• [Supplied text]
The foregoing description of the Senior Secured Convertible Note is qualified in its entirety by reference to the full text of the form of the Senior Secured Convertible Note, a copy of which is filed as Exhibit 4.1 hereto and is incorporated by reference herein.

Note Purchase Agreement and Ancillary Agreements

The Note Purchase Agreement includes customary representations, warranties, and covenants between the parties.

Transfer Restrictions

Pursuant to the terms of the Note Purchase Agreement, Glencore is permitted to transfer the Senior Secured Convertible Note, the Warrants and any Common Shares issued upon conversion of the Senior Secured Convertible Note or exercise of any of the Warrants subject to certain transfer restrictions including compliance with U.S. and Canadian securities laws, and a prohibition on private transfers to activist investors, foreign entities of concern or, without the Company’s consent, any material competitor. Any transferees will be required to execute a joinder to the Note Purchase Agreement and any transferee that would beneficially own at least 5.0% of the Common Shares (on an as-converted basis) following the transfer will be subject to a standstill agreement. The Common Shares issued upon conversion of the Senior Secured Convertible Note or exercise of any of the Warrants are also subject to a 12-month lock-up from the closing of the Transaction.

Closing Conditions

The closing of the Transaction is subject to certain conditions, including, among others, the execution and delivery of the Ancillary Agreements (as defined below), the agreements pursuant to which the Senior Secured Convertible Note is secured (as described further below) and compliance by the Company of any requirement to obtain the approval of its shareholders with respect to the Transaction by notifying its shareholders not less than ten (10) calendar days prior to the closing of the Transaction that the Audit Committee (the “Audit Committee”) of the board of directors of the Company (the “Board”) has independently determined that a delay in securing shareholder approval of the Transaction would seriously jeopardize the financial viability of the Company and that the Audit Committee has expressly approved the Company’s reliance on such exception to omit seeking any shareholder approval that would otherwise be required under the New York Stock Exchange (the “NYSE”) policy.

• [Collected material]
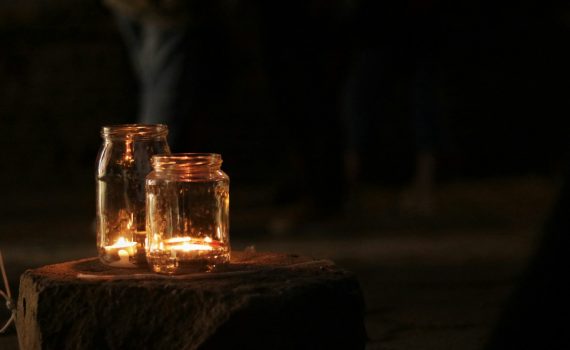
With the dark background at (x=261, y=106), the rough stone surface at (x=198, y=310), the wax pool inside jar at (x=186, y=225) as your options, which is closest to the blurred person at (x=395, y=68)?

• [What needs to be done]
Translate this sentence from the securities filing excerpt into Spanish: "The Common Shares issued upon conversion of the Senior Secured Convertible Note or exercise of any of the Warrants are also subject to a 12-month lock-up from the closing of the Transaction."

• [Solution to the exercise]
Las Acciones Ordinarias emitidas tras la conversión del Pagaré Convertible Garantizado Senior o el ejercicio de cualquiera de los Warrants también están sujetas a un período de bloqueo de 12 meses a partir del cierre de la Transacción.